Written instruction 1: Decide whether each statement agrees with the blog excerpt about Hampl's book, answering yes or no and quoting the deciding words: (a) The book renews itself automatically at the library. (b) Montaigne's father engaged a lute player to follow his son around the house. (c) The writer is reading the book on Christmas Day.
Written instruction 2: Reproduce the portion of the blog excerpt about Hampl's book that opens with the words containing "I love it when" and closes with "in the blog.".

Right Book at the Right Time

I love it when I read the right book at the right time...and when it automatically renews itself at the library for me! Right now that book is The Art of the Wasted Day, by Patricia Hampl. I'm reading it as I waste this particular day, the day after Christmas, which feels meandering and slow compared to yesterday (cooking the dinner) and the days before (preparations, small as they were, for this year's holiday). It's the right time in the sense of following upon my Laziness vs. Diligence blog entry, comforting me by affirming me in my "laziness" that is not quite that, and in my slatternly ways on a Slattern Day in the blog. 

In her Prelude (brief introduction), Hampl is speaking of Michel de  Montaigne, creator/practitioner of the personal essay, whose father engaged a lute player to follow him around the house as a child, encouraging his son's imagination, daydreaming, indolence. "There was fugitive genius in this indolence," says Hampl, ultimately praising Montaigne as "the first modern daydreamer."

"He divined early the value of being sluggish, lax, drowsy..." I needn't worry about my own bouts of sluggishness! As an aware, daydreaming child, sitting under a beechnut tree, Hampl, too, committed early to "the life of the mind," her italics.

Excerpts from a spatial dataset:
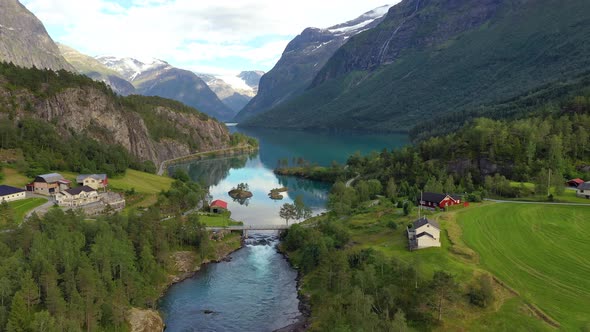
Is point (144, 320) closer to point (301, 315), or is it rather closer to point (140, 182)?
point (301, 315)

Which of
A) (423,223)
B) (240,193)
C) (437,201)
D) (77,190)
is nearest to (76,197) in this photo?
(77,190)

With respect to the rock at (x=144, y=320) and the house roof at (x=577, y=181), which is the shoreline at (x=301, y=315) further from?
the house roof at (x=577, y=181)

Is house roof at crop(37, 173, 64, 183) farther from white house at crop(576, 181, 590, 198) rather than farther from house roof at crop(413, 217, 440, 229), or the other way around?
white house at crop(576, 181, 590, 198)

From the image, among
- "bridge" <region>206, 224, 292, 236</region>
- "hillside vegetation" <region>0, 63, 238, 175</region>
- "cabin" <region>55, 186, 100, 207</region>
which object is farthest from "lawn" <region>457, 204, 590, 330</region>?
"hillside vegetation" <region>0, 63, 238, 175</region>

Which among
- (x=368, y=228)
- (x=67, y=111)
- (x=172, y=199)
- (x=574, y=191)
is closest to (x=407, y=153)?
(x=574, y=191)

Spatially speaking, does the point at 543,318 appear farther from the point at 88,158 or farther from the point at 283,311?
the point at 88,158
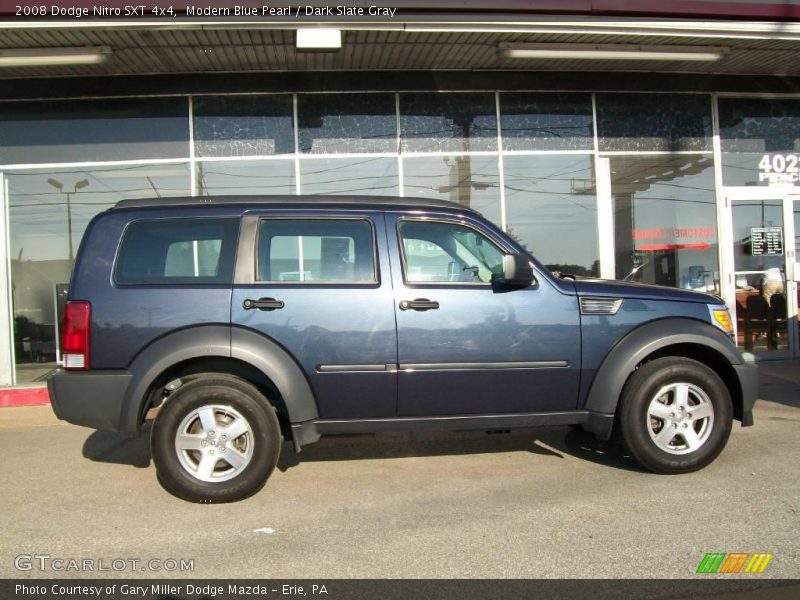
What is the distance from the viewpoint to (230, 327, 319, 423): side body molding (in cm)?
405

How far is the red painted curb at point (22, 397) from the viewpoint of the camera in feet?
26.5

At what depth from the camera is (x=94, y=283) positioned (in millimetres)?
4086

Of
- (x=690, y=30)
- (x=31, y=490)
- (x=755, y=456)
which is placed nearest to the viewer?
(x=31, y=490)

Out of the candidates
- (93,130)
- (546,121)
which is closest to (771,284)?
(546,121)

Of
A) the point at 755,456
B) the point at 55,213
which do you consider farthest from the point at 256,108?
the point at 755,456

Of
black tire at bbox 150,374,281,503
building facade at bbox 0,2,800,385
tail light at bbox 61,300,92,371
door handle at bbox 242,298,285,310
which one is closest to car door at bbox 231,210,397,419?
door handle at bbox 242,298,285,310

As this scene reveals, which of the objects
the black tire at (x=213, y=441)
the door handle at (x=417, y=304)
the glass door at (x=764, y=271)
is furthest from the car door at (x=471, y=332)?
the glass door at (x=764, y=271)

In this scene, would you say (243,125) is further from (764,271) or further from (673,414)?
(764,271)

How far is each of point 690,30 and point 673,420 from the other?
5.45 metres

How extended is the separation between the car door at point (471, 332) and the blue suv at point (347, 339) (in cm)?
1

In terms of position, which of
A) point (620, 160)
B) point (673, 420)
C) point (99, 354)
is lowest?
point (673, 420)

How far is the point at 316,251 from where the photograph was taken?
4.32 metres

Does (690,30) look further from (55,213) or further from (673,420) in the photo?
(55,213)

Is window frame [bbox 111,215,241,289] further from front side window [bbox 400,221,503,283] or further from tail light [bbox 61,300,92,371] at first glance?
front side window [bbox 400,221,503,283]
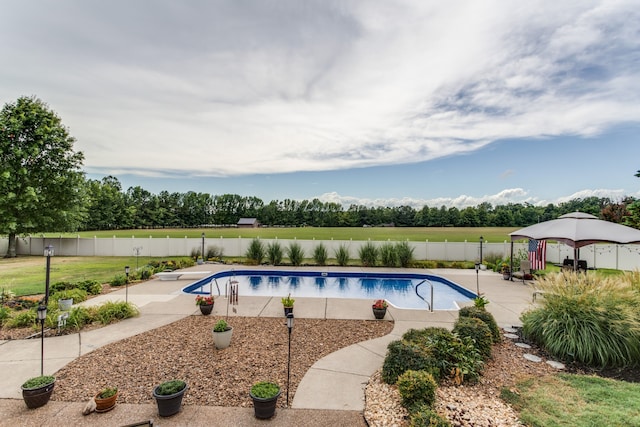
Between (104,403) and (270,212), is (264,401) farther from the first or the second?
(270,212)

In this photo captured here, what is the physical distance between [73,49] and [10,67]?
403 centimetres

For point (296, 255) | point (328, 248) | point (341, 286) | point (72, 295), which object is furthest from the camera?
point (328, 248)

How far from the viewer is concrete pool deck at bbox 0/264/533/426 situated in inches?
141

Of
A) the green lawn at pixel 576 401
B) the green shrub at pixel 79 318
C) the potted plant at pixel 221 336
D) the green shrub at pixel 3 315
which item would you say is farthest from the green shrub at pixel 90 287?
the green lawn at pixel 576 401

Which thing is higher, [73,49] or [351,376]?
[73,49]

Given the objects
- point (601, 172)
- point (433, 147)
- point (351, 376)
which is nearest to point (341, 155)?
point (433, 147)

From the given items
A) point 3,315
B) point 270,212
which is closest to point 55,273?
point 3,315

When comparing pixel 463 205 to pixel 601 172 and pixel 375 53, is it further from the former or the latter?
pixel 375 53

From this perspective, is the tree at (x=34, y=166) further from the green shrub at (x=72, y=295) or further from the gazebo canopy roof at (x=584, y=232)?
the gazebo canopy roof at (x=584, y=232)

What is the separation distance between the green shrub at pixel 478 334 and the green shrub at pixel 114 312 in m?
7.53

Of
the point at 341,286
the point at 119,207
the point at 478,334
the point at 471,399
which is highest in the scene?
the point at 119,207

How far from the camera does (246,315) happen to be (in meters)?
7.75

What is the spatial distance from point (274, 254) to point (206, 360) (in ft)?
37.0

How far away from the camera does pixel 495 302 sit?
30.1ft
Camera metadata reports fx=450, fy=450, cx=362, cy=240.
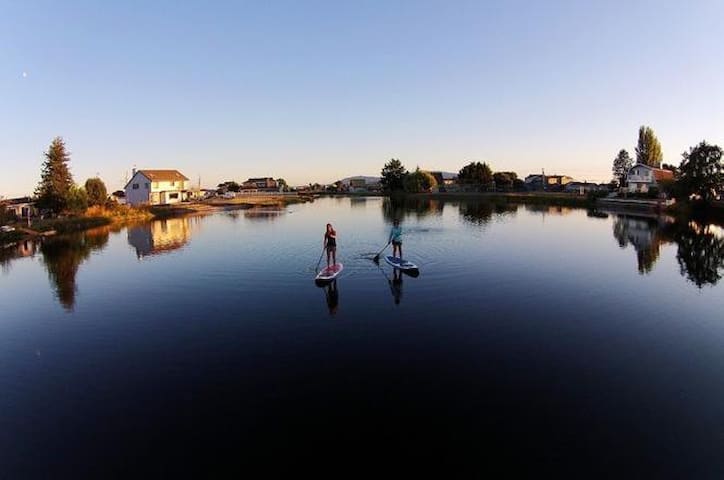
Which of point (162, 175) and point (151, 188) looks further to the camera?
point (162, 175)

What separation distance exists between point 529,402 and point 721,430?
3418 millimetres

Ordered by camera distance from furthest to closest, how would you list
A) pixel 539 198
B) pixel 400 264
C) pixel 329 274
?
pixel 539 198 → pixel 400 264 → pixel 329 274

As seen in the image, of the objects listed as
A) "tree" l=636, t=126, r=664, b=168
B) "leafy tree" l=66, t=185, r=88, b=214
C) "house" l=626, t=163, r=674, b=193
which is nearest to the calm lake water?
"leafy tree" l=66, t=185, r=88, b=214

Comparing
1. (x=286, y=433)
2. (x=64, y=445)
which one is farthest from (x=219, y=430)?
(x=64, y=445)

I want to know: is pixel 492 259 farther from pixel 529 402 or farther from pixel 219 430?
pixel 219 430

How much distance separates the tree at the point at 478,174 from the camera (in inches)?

Exercise solution 1:
(a) Yes: "when it automatically renews itself at the library for me!"
(b) Yes: "whose father engaged a lute player to follow him around the house as a child"
(c) No: "the day after Christmas"

Exercise solution 2:
I love it when I read the right book at the right time...and when it automatically renews itself at the library for me! Right now that book is The Art of the Wasted Day, by Patricia Hampl. I'm reading it as I waste this particular day, the day after Christmas, which feels meandering and slow compared to yesterday (cooking the dinner) and the days before (preparations, small as they were, for this year's holiday). It's the right time in the sense of following upon my Laziness vs. Diligence blog entry, comforting me by affirming me in my "laziness" that is not quite that, and in my slatternly ways on a Slattern Day in the blog.